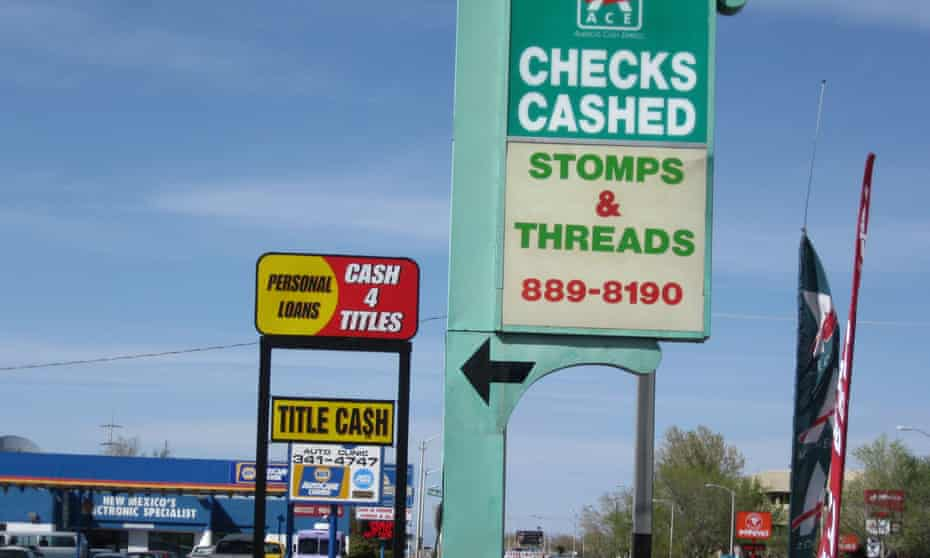 An Ace Cash Express outlet is seen on San Mateo Boulevard in Albuquerque, New Mexico. The outlet sits on a block which has three small loan storefronts.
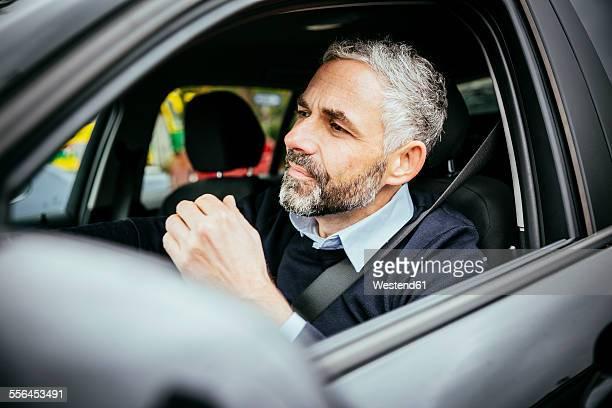 Annoyed man driving car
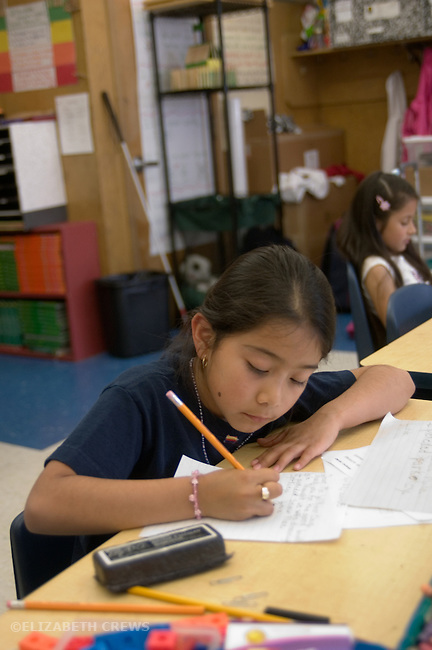Oakland CA Latina girl working on writing in 2nd grade class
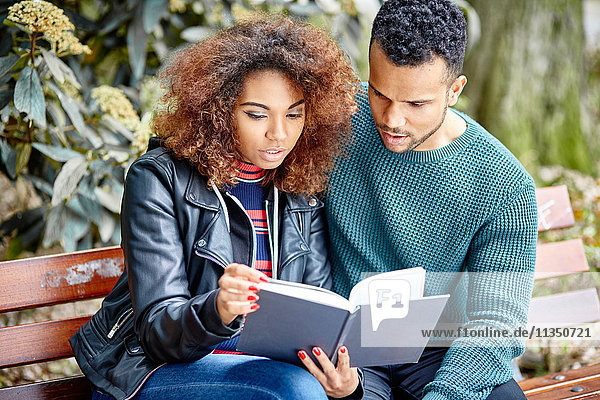 Young couple on park bench reading a book together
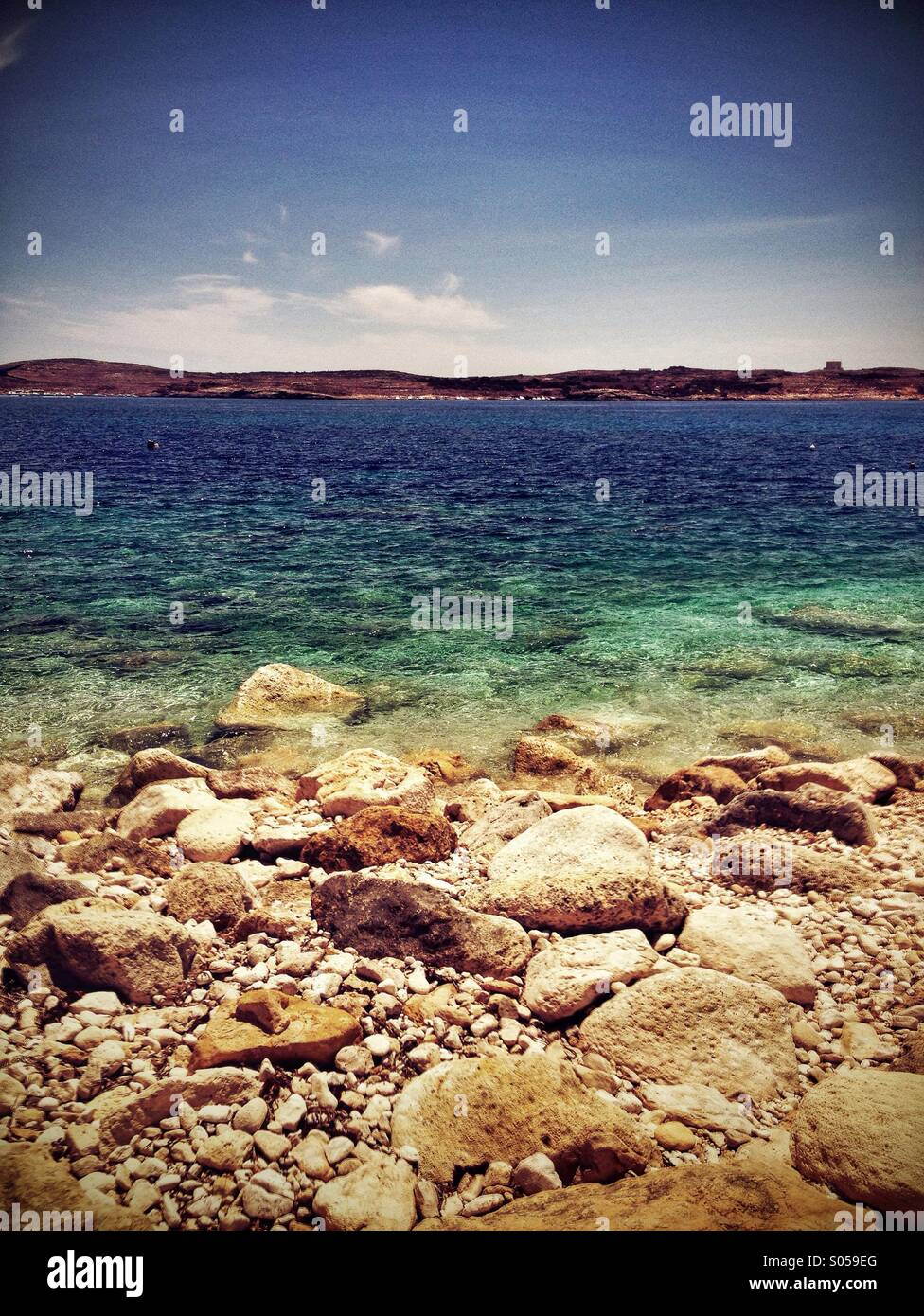 Rocky shore leading to blue sea - Stock Image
------------------------
▸ About this exercise
Each line of the data above is to be output exactly; the pictures are not to appear.

▸ Written reply
 An Ace Cash Express outlet is seen on San Mateo Boulevard in Albuquerque, New Mexico. The outlet sits on a block which has three small loan storefronts.
 Annoyed man driving car
Oakland CA Latina girl working on writing in 2nd grade class
 Young couple on park bench reading a book together
 Rocky shore leading to blue sea - Stock Image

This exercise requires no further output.